Controlling Crawling & Indexing: An SEO’s Guide to Robots.txt & Tags

February 19, 2019 - 17  min reading time - by Jes Scholz
Home > Technical SEO > An SEO’s Guide to Robots.txt & Tags

Optimising for crawl budget and blocking bots from indexing pages are concepts many SEOs are familiar. But the devil is in the details. Especially as the best practices have significantly altered over recent years.

One small change to a robots.txt file or robots tags can have dramatic impact on your website. To ensure the impact is always positive for your site, today we are going to delve into:

Optimising Crawl Budget
What is a Robots.txt File
What are Meta Robots Tags
What are X-Robots-Tags
Robots Directives & SEO
Best Practice Robots Checklist

Optimising Crawl Budget

A search engine spider has an “allowance” for how many pages it can and wants to crawl on your site. This is known as “crawl budget”.

Find your site’s crawl budget in the Google Search Console (GSC) “Crawl Stats” report. Note that the GSC is an aggregate of 12 bots which are not all dedicated to SEO. It also gathers AdWords or AdSense bots which are SEA bots. Thus, this tool gives you an idea of your global crawl budget but not its exact repartition.

To make the number more actionable, divide the average pages crawled per day by the total crawlable pages on your site – you can ask your developer for the number or run an unlimited site crawler. This will give you an expected crawl ratio for you to begin optimising against.

Want to go deeper? Get a more detailed breakdown of Googlebot’s activity, such as which pages are being visited, as well as stats for other crawlers, by analysing your site’s server log files.

There are many ways to optimise crawl budget, but an easy place to start is to check in the GSC “Coverage” report to understand Google’s current crawling and indexing behaviour.

If you see errors such as “Submitted URL marked ‘noindex’” or “Submitted URL blocked by robots.txt”, work with your developer to fix them. For any robots exclusions, investigate them to understand if they’re strategic from an SEO perspective.

In general, SEO’s should aim to minimise crawl restrictions on robots. Improving your website’s architecture to make URLs useful and accessible for search engines is the best strategy.

Google themselves note that “a solid information architecture is likely to be a far more productive use of resources than focusing on crawl prioritization”.

That being said, it’s beneficial to understand what can be done with robots.txt files and robots tags to guide crawling, indexing and the passing of link equity. And more importantly, when and how to best leverage it for modern SEO.

[Case Study] Managing Google’s bot crawling

With more than 26 000 product references, 1001Pneus needed a reliable tool to monitor their SEO performance and be sure that Google was devoting its crawl budget on the right categories and pages. Learn how to successfully manage crawl budget for e-commerce websites with Oncrawl.

What is a Robots.txt File

Before a search engine spiders any page, it will check the robots.txt. This file tells bots which URL paths they have permission to visit. But these entries are only directives, not mandates.

Robots.txt can not reliably prevent crawling like a firewall or password protection. It’s the digital equivalent of a “please, do not enter” sign on an unlocked door.

Polite crawlers, such as major search engines, will generally obey instructions. Hostile crawlers, like email scrapers, spambots, malware and spiders that scan for site vulnerabilities, often pay no attention.

What’s more, it’s a publically available file. Anyone can see your directives.

PARTS OF THE EXERCISE
**A.** Please list the kinds of hostile crawlers that the robots.txt article names.
**B.** Write the next part of the robots.txt article, picking up after its final sentence.
The records are separate material from the robots.txt article.

PROVIDED MATERIAL
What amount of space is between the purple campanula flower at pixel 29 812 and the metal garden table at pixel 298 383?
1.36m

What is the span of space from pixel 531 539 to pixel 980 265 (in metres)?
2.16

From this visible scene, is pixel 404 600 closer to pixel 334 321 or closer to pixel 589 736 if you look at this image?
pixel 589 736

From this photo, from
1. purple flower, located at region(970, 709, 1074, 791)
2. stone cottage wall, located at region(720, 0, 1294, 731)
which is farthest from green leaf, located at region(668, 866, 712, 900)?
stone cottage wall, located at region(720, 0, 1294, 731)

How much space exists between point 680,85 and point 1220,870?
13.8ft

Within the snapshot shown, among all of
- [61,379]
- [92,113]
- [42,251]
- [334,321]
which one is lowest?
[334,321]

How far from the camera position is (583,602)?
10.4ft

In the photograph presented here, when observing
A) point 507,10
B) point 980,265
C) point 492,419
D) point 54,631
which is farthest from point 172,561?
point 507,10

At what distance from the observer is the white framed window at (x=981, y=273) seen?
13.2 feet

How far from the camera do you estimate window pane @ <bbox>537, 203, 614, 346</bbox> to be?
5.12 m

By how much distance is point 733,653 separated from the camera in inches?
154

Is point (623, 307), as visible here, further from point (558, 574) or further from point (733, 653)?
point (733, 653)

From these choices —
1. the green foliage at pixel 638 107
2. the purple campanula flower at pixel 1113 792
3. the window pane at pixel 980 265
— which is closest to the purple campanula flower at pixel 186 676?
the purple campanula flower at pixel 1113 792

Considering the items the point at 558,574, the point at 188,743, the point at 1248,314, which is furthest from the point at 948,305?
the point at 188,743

ANSWERS TO THE TASKS
**A.**
- Email scrapers
- Spambots
- Malware
- Spiders that scan for site vulnerabilities

**B.**
Don’t use your robots.txt file to:

  • To hide sensitive information. Use password protection.
  • To block access to your staging and/or development site. Use server-side authentication.
  • To explicitly block hostile crawlers. Use IP blocking or user-agent blocking (aka preclude a specific crawler access with a rule in your .htaccess file or a tool such as CloudFlare).

Every website should have a valid robots.txt file with at least one directive grouping. Without one, all bots are granted full access by default – so every page is treated as crawlable. Even if this is what you intend, it’s better to make this clear for all stakeholders with a robots.txt file. Plus, without one, your server logs will be riddled with failed requests for robots.txt.

Structure of a robots.txt file

To be acknowledged by crawlers, your robots.txt must:

  • Be a text file named “robots.txt”. The file name is case sensitive. “Robots.TXT” or other variations won’t work.
  • Be located on the top-level directory of your canonical domain and, if relevant, subdomains. For example, to control crawling on all URLs below https://www.example.com, the robots.txt file must be located at https://www.example.com/robots.txt and for subdomain.example.com at subdomain.example.com/robots.txt.
  • Return a HTTP status of 200 OK.
  • Use valid robots.txt syntax – Check using the Google Search Console robots.txt testing tool.

A robots.txt file is made up of groupings of directives. Entries mostly consist of:

  • 1. User-agent: Addresses the various crawlers. You can have one group for all robots or use groups to name specific search engines.
  • 2. Disallow: Specifies files or directories to be excluded from being crawled by the above user agent. You can have one or more of these lines per block.

For a full list of user agent names and more directive examples, checkout the robots.txt guide on Yoast.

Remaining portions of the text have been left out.